Au fond, quel que soit le sondage que l'on retienne, des conclusions convergentes peuvent être tirées : il est urgent, en France, de se pencher sur la qualité de la fin de vie. Trop de gens perçoivent la fin de vie comme une somme de douleurs qu'il est inutile de prolonger. Ces sondages doivent donc être vus comme un appel à nous ressaisir, pas à recourir à la facilité ou à démissionner face à des situations de détresse auxquelles notre société pourrait répondre si elle s'en donnait les moyens et se concentrait, avant toute chose, sur la bonne application du droit existant.

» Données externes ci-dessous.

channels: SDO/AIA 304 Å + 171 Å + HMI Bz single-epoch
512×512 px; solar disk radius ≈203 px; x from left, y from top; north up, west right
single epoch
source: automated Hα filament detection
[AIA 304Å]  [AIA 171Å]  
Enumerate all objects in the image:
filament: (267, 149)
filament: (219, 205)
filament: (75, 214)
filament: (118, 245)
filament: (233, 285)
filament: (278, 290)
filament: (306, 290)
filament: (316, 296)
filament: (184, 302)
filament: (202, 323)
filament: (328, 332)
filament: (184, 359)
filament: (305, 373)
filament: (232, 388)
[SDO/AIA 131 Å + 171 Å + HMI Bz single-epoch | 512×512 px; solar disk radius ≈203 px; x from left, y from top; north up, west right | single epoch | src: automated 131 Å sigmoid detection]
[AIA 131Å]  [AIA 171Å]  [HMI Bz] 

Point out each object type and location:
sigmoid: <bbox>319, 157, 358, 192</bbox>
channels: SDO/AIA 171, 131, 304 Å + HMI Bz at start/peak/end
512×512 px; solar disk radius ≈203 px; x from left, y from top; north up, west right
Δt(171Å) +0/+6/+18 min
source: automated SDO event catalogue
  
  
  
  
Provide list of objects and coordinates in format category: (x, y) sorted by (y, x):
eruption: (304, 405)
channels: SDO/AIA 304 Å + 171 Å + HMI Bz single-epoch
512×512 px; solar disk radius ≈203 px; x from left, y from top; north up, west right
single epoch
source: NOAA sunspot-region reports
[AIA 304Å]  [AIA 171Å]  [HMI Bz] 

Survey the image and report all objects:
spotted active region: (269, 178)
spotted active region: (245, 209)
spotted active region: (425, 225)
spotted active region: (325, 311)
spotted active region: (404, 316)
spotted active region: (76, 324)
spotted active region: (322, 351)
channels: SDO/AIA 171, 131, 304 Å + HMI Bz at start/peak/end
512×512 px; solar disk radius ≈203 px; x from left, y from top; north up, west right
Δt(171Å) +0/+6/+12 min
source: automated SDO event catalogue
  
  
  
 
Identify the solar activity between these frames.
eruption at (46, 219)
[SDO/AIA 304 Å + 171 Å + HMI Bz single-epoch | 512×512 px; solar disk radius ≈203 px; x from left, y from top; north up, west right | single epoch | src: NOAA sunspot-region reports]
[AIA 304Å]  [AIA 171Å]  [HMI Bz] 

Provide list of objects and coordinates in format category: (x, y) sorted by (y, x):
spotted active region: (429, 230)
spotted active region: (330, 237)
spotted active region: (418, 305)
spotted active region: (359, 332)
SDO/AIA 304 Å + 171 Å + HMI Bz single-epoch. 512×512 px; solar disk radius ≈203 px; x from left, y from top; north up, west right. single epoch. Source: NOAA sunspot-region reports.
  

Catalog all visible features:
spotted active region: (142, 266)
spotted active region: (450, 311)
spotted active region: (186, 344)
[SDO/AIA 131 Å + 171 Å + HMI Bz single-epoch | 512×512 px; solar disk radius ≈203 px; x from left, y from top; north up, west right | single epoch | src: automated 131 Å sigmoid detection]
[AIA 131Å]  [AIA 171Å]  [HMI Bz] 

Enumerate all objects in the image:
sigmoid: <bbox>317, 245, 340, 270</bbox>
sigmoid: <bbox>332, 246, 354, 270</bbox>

La loi Claeys-Leonetti, créant de nouveaux droits en faveur des malades et des personnes en fin de vie, comme le droit à la sédation profonde et continue et, à cette fin, la mise en oeuvre de directives anticipées, a été votée il y a à peine plus d'un an : donnons-nous le temps de l'évaluation.

Les premières remontées de terrain font en tout cas état, chez nos médecins, de difficultés pratiques et éthiques à faire appliquer les nouveaux droits prévus par la loi Claeys-Leonetti. Un acte comme la sédation est en effet lourd de conséquences pour un seul homme, qui plus est lorsque celui-ci est animé du devoir d'assistance, comme le rappelle l'avis du Comité consultatif national d'éthique de 2013 sur la fin de vie.

Cet acte est d'autant plus lourd que la culture des soins palliatifs est faible dans notre pays : selon la Société française d'accompagnement et de soins palliatifs, seuls 30 % des personnes qui en auraient besoin bénéficient aujourd'hui de soins palliatifs. Autrement dit, sept Français sur dix en fin de vie ne bénéficieraient pas de soins palliatifs.

Face à ce constat, que proposez-vous concrètement à travers la présente proposition de loi ? L'article 1er dispose : « Toute personne [… ] atteinte d'une affection grave ou incurable, quelle qu'en soit la cause, lui infligeant une souffrance physique ou psychique qu'elle juge insupportable et qui ne peut être apaisée, ou la plaçant dans un état de dépendance qu'elle estime incompatible avec sa dignité, peut demander [… ] à bénéficier d'une euthanasie ou d'une assistance au suicide. »

Autrement dit, le fait que la souffrance soit issue d'une maladie et que le pronostic vital soit engagé ne sont plus des conditions nécessaires. La France est donc sommée d'adopter le modèle belge, érigé curieusement en référence, à l'heure où d'importantes dérives se font jour. La loi belge n'exige en effet pas que la personne soit en phase terminale d'une maladie grave et incurable, objectivement évaluée par le corps médical. Dans une tribune publiée dans la presse locale, à la fin de l'année 2016, un collectif d'éthiciens et de médecins belges s'en est ému, rappelant que la perception subjective de la souffrance dans leur pays devenait progressivement le seul critère – je dis bien le seul – pris en compte.

Ce n'est pas tout : le texte s'inspire aussi du droit belge en prévoyant qu'en cas de refus de pratiquer une euthanasie, le médecin puisse faire valoir une clause de conscience, à condition d'être tenu de transmettre le dossier médical du patient à un autre médecin qui accédera à sa demande d'euthanasie.

Concrètement, cela revient à contraindre le médecin objecteur à coopérer indirectement à un acte qui répugne à sa conscience. Il est donc contraint à une forme d'hypocrisie : « Je ne le fais pas moi-même mais je vous dirige vers un confrère qui répondra à votre demande ». N'y a-t-il pas ici, comme en d'autres points, quelque contradiction à revendiquer, d'un côté, une autonomie morale complète et à exiger, de l'autre, que, dans l'exercice des activités publiques et professionnelles, chacun mette entre parenthèses ses propres convictions pour satisfaire les requêtes individuelles ?

Mes chers collègues, vous l'aurez compris, ce texte, présenté dans la précipitation, ne répond ni aux enjeux de notre temps, ni aux véritables besoins des personnes en fin de vie. Comme l'a précisé mon collègue Stéphane Viry, les députés du groupe Les Républicains sont libres de leur vote ; pour ma part, je voterai contre ce texte.